### Provided passage:
Nothing is known regarding the biology of the paddlefish in Canada and all available information comes from populations in the United States. Paddlefish spawn in the spring, usually during April and May, when water temperatures range from approximately 10-17°C (Purkett 1961, Wallus 1986, Lein and DeVries 1998). Spawning is preceded by an upstream migration to the vicinity of the spawning areas where the fish congregate in deep areas of the river (Purkett 1961, Pasch et al. 1980). Large increases in water velocity trigger paddlefish to move into spawning areas and spawning is triggered by increased water flow (Purkett 1961, Pasch et al. 1980, Jennings and Zigler 2000). Optimal water velocities range from 60 – 140 cm/s (Crance 1987). Paddlefish spawn over gravel bars and other hard surfaces such as rock and rip/rap, in areas with enough current to keep eggs free from silt (Pasch et al. 1980, Wallus 1986). Reported water depths at spawning locations range from 2 – 12 m, but optimal depths probably range from approximately 3 – 6 m (Crance 1987). In Missouri, spawning occurred after water levels rose 2.7 m and water temperatures were 16.1°C. Eggs become adhesive upon fertilization and immediately stick to the clean gravel substrate (Purkett 1961). Hatching occurs in seven days or less at 18.3°C – 21.1°C (Purkett 1961). After hatching, larval paddlefish begin swimming continuously from bottom to surface, resting only when gliding back to the bottom. This behaviour helps remove the larvae from the receding waters of temporarily flooded spawning sites (Wallus 1986). Current velocities of 30 – 122 cm/s are required to transport newly hatched larvae to nursery habitats. Velocities in nursery habitats are generally low, allowing larvae to feed without expending large amounts of energy (Crance 1987).

1.4.2 Ecological Role

Paddlefish primarily feed on zooplankton and occasionally consume small insects, insect larvae and small fishes (Jennings and Zigler 2000). Walleye (Sander vitreus) and sauger (S. canadensis) can be significant predators on young paddlefish in American reservoirs (Mero et al. 1994).

### Aim of the exercise:
Please copy the paddlefish passage from "Paddlefish primarily feed" to "et al. 1994).", replacing "zooplankton" with "plankton".

### Data extract:
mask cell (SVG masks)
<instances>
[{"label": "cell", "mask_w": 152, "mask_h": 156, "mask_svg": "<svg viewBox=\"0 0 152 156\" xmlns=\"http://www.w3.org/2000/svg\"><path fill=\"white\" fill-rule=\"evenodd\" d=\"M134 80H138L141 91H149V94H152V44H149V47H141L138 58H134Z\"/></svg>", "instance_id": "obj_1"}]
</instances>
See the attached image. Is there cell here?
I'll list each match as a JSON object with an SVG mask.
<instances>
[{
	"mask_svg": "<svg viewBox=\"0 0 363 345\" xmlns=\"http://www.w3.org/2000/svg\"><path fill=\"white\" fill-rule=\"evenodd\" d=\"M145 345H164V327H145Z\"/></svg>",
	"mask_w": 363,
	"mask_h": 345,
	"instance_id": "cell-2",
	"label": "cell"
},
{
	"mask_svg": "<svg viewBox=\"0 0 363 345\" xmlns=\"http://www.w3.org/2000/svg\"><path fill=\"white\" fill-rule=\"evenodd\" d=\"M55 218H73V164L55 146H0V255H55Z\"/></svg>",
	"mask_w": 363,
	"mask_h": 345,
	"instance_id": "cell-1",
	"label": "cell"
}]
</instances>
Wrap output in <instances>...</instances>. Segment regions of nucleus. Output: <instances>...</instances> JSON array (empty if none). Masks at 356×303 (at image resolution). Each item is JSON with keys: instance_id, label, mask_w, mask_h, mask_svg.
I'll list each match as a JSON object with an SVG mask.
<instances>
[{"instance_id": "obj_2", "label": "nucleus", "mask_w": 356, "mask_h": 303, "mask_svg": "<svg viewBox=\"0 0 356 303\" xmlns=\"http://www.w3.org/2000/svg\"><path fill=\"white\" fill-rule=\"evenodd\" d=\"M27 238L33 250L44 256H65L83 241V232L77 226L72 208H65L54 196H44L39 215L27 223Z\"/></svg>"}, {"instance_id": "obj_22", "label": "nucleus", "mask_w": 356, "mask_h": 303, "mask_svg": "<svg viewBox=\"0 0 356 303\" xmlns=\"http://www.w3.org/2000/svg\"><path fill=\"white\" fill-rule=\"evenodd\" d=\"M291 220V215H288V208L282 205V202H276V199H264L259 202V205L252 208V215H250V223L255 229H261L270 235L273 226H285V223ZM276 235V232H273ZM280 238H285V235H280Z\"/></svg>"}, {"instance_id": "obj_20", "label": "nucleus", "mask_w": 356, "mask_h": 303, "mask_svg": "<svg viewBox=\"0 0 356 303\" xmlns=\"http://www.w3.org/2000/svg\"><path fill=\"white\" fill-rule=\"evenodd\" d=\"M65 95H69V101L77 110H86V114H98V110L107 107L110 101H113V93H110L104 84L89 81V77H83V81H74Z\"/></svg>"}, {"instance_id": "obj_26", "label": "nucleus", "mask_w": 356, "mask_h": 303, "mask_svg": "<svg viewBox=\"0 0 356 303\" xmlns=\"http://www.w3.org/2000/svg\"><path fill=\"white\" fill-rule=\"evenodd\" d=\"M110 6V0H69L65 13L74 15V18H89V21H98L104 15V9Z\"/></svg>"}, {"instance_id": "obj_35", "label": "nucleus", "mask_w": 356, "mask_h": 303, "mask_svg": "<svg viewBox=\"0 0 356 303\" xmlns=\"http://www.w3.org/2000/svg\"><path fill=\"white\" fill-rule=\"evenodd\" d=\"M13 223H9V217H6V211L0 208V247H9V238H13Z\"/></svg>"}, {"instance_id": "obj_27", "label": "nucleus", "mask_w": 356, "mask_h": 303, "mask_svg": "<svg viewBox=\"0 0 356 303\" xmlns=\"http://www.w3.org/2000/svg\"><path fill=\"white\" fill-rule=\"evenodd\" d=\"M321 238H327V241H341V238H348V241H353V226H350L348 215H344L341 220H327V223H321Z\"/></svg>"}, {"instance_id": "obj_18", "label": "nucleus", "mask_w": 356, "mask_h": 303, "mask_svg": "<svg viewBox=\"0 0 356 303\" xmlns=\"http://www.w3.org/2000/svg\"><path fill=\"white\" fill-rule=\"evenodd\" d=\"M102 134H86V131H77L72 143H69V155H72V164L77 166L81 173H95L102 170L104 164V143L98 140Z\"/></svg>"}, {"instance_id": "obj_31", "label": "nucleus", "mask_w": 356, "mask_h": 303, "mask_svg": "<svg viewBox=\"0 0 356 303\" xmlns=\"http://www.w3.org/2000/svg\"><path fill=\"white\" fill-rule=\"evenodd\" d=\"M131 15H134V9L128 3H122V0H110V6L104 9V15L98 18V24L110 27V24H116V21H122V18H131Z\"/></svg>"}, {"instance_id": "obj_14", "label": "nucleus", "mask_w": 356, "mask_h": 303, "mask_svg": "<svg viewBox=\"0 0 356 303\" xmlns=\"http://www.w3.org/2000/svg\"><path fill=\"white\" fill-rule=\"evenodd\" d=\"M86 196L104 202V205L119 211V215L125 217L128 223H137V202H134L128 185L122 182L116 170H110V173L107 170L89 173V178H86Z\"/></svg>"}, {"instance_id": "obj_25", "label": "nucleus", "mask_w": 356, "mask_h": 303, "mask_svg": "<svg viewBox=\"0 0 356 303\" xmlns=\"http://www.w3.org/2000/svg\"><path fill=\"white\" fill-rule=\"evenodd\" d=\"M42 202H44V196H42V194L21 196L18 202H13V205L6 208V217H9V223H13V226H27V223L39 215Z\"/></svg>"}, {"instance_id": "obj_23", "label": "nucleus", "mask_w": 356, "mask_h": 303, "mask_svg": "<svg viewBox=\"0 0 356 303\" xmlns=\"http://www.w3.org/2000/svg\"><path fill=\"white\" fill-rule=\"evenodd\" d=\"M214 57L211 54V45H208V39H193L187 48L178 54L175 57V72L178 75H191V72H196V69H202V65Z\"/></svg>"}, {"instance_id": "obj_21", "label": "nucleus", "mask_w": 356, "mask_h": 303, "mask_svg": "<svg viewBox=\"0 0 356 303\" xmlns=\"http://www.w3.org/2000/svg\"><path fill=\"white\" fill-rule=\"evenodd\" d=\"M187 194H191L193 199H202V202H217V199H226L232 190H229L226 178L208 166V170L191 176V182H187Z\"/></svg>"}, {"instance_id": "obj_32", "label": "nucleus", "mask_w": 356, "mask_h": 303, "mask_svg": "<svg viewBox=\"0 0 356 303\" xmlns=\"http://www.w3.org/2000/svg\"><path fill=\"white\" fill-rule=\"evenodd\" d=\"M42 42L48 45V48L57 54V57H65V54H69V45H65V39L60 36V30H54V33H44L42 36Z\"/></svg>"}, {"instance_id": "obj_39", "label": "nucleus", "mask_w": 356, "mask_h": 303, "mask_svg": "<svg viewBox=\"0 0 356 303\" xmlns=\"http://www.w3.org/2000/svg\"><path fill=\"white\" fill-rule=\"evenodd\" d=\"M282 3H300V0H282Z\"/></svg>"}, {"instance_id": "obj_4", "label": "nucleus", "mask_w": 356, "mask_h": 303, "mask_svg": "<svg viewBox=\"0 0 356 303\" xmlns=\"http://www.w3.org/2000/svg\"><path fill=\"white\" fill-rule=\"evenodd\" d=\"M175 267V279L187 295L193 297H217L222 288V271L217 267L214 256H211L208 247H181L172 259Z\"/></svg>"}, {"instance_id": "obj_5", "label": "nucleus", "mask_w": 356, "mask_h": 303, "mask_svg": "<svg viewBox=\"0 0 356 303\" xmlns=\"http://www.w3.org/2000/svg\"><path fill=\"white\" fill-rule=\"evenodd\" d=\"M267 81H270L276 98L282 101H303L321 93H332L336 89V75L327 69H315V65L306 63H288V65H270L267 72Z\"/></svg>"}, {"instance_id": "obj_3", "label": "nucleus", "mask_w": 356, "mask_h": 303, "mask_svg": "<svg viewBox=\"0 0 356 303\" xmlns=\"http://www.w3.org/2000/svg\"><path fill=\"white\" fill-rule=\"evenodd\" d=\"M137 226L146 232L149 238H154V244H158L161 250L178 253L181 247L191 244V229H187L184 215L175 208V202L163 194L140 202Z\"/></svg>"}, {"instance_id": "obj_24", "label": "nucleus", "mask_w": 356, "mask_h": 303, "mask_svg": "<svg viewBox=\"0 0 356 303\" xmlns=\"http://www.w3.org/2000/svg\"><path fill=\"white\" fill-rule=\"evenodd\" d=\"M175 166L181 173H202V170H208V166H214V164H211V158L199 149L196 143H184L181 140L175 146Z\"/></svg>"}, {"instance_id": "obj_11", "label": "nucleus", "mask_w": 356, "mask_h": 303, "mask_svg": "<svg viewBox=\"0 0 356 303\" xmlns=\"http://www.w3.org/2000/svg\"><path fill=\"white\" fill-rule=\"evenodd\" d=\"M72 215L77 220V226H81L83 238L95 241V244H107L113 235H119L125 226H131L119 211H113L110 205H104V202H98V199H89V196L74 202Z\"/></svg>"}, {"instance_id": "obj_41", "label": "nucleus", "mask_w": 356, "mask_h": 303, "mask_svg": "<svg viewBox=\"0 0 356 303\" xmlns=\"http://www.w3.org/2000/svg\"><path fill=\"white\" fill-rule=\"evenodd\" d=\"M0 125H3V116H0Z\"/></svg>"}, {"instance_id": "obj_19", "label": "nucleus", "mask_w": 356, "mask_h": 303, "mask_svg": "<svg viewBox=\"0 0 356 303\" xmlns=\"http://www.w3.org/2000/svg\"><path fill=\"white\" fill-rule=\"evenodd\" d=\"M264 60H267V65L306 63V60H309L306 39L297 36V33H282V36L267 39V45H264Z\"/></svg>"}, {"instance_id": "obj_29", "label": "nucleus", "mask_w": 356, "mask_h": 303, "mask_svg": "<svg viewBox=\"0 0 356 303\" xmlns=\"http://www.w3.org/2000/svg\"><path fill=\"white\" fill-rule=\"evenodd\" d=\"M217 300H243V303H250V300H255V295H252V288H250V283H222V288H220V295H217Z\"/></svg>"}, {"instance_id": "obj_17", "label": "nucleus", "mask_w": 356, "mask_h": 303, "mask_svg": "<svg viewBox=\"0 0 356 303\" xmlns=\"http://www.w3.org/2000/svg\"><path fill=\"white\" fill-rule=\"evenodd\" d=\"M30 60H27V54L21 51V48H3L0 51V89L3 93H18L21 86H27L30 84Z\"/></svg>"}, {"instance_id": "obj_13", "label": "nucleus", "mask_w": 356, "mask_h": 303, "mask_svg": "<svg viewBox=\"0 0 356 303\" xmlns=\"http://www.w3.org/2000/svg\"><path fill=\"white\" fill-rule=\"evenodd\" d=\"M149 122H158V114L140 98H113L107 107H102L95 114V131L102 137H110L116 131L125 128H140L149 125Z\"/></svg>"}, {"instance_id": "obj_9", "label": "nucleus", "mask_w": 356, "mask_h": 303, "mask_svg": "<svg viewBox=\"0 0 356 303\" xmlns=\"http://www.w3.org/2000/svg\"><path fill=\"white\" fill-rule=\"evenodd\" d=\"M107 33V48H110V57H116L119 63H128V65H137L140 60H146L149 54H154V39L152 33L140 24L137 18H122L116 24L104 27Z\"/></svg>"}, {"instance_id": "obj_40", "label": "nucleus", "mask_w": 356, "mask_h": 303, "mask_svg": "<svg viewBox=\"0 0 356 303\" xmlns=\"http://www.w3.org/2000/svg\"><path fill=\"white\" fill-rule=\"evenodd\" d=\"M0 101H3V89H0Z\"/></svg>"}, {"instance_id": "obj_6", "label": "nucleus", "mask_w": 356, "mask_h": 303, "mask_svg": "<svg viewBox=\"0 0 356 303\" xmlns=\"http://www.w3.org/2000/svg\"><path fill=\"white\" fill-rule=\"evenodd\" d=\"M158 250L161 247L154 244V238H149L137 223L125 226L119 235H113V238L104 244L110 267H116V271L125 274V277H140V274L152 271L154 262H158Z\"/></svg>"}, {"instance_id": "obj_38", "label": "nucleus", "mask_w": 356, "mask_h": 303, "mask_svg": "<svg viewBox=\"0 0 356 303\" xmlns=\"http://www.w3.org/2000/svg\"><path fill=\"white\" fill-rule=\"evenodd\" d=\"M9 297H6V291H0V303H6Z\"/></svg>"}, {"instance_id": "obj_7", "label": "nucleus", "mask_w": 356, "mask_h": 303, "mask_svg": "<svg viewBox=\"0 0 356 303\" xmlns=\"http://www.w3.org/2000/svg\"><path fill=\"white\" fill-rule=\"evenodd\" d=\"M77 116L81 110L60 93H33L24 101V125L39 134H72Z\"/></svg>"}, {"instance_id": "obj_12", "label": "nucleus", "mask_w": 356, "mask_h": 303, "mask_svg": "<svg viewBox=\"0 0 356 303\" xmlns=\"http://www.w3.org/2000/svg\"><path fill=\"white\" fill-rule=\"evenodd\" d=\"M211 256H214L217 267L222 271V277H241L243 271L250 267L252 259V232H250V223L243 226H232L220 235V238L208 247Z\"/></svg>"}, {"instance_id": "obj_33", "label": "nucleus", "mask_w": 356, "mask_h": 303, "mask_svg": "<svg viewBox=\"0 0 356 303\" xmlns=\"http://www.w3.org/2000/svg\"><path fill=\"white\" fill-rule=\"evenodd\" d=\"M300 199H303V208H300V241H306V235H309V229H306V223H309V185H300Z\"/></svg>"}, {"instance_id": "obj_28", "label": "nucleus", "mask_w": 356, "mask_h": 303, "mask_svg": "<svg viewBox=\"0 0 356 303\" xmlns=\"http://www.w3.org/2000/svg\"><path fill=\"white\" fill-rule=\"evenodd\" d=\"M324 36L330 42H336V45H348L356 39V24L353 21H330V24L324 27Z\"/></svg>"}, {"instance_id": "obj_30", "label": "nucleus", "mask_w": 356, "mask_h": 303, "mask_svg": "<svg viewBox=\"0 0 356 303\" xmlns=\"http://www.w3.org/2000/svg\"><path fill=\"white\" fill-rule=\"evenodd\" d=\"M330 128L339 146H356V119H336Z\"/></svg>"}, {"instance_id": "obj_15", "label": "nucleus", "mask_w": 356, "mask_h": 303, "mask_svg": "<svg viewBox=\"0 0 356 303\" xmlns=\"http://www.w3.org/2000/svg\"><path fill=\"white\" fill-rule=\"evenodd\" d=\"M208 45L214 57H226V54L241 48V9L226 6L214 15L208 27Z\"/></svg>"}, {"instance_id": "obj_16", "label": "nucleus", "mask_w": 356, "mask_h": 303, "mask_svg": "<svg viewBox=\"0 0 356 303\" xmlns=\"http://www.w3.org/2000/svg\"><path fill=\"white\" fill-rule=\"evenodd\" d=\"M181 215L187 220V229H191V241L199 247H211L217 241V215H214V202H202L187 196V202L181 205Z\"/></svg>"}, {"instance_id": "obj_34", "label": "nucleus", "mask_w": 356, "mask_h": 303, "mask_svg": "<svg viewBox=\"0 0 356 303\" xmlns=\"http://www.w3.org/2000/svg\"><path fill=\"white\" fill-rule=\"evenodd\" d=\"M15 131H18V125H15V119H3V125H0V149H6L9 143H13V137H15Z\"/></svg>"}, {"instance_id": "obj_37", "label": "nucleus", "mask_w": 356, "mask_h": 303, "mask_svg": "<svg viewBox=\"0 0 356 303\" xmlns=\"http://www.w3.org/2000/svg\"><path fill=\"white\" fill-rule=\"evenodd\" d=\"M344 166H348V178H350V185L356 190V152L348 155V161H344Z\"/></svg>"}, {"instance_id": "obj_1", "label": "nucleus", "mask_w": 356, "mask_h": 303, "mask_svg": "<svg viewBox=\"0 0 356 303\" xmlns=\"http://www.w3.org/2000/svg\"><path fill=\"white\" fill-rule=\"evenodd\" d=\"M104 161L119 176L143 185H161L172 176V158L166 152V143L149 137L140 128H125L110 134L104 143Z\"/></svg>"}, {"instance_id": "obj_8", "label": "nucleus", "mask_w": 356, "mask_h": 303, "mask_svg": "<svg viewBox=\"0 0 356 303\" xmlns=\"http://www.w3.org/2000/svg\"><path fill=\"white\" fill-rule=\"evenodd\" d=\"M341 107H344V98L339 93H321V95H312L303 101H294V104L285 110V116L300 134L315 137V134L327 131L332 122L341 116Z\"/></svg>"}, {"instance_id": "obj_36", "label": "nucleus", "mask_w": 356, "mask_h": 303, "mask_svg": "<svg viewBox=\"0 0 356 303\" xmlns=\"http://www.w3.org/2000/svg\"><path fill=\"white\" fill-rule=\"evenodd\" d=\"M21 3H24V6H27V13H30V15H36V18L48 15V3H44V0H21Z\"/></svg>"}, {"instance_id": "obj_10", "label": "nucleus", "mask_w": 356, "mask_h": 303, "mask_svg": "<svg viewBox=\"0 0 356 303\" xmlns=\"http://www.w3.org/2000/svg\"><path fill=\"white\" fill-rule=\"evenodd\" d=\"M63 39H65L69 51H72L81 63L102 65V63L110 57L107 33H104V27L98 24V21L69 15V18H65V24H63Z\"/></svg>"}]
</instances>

### Exercise output:
Paddlefish primarily feed on plankton and occasionally consume small insects, insect larvae and small fishes (Jennings and Zigler 2000). Walleye (Sander vitreus) and sauger (S. canadensis) can be significant predators on young paddlefish in American reservoirs (Mero et al. 1994).